--- TASK BRIEF ---
Produce an exact copy of the line containing "class: Mammalia" and of every line after it in the material below, ending with the final line.
□ □ □ □ □ □ □
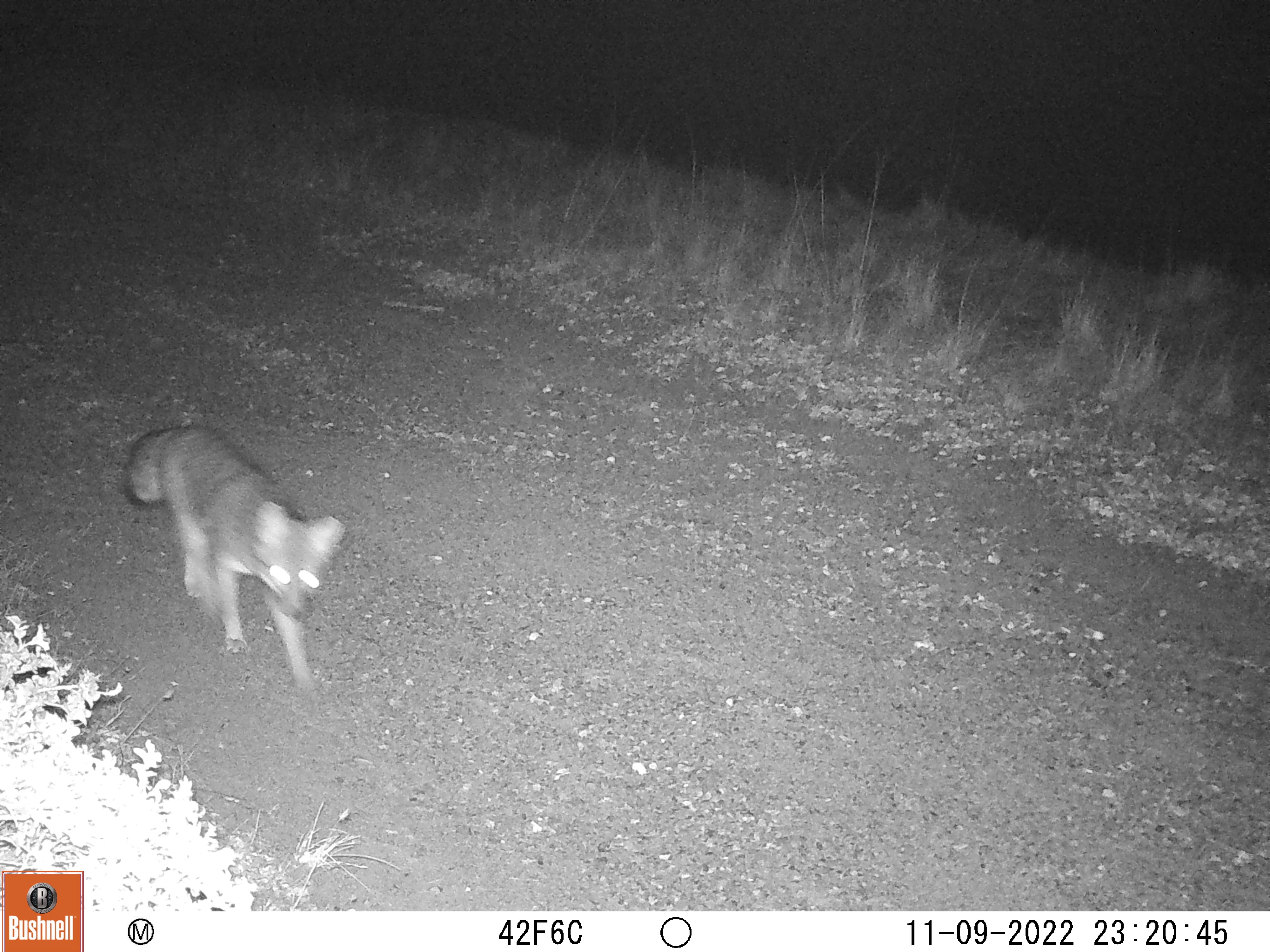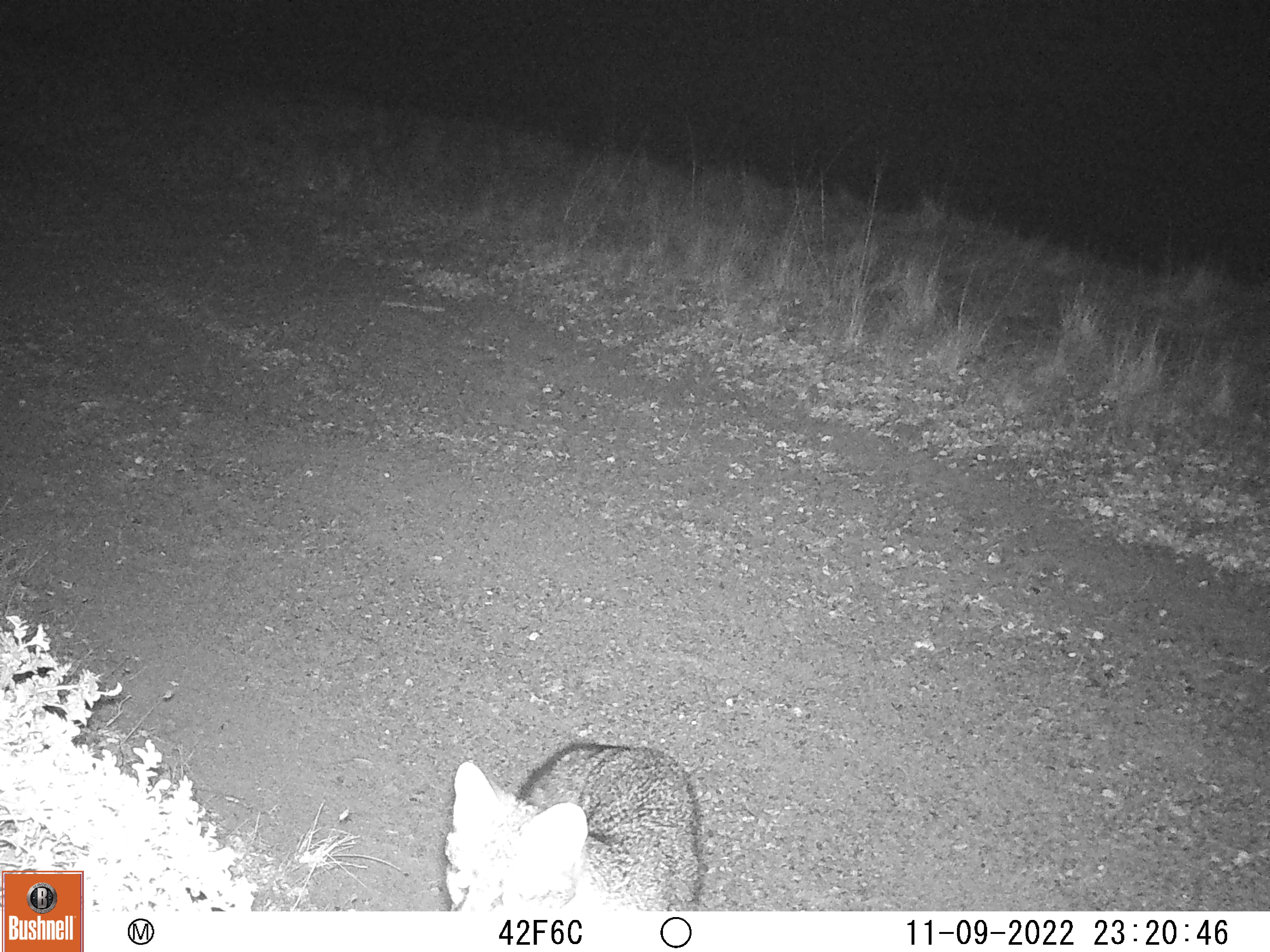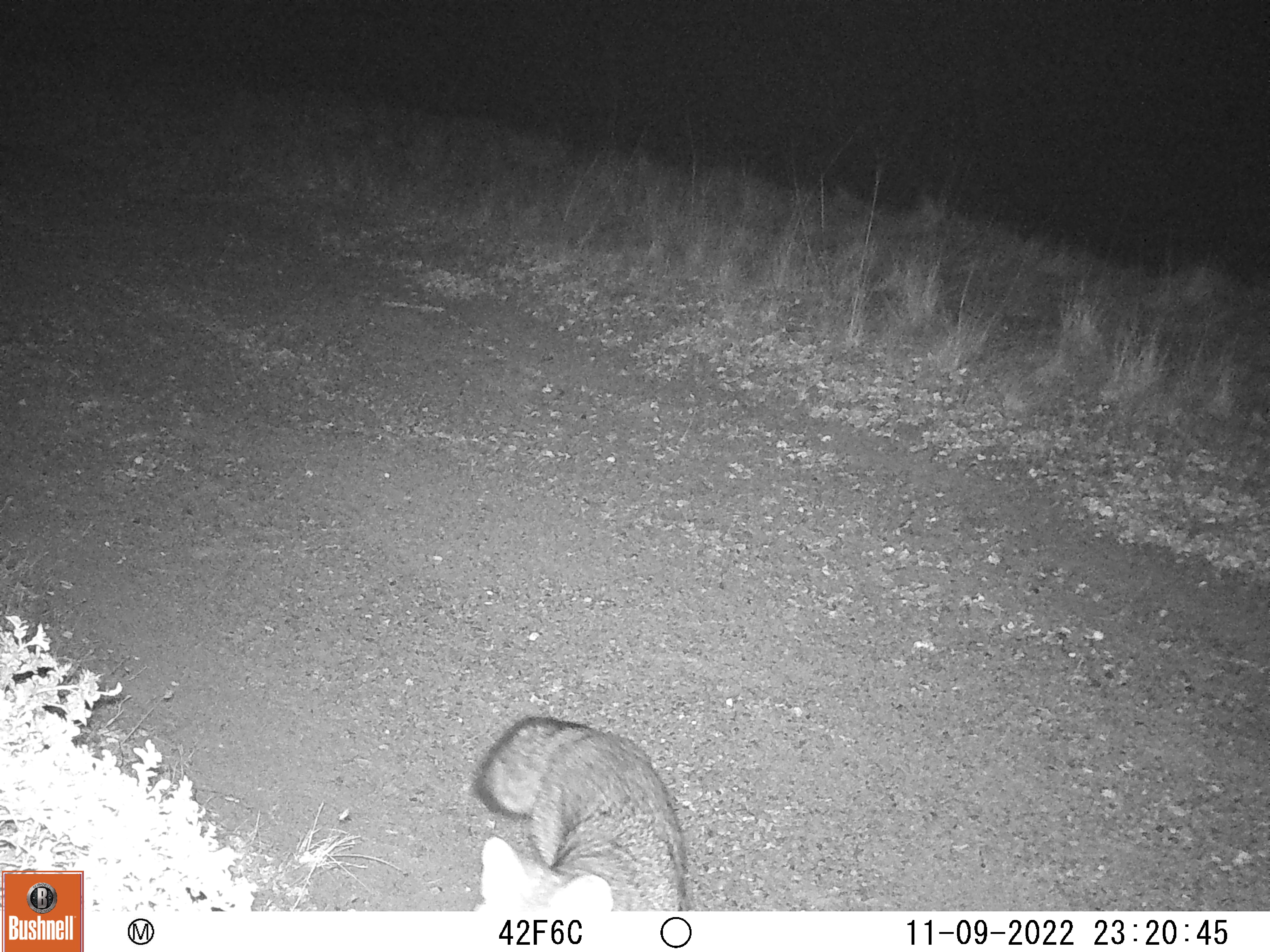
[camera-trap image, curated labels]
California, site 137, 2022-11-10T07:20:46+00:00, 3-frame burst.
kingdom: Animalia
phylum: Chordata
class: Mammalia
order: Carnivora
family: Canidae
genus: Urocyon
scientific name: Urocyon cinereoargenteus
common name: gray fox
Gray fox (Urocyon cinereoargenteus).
□ □ □ □ □ □ □
--- ANSWER SPACE ---
class: Mammalia
order: Carnivora
family: Canidae
genus: Urocyon
scientific name: Urocyon cinereoargenteus
common name: gray fox
Gray fox (Urocyon cinereoargenteus).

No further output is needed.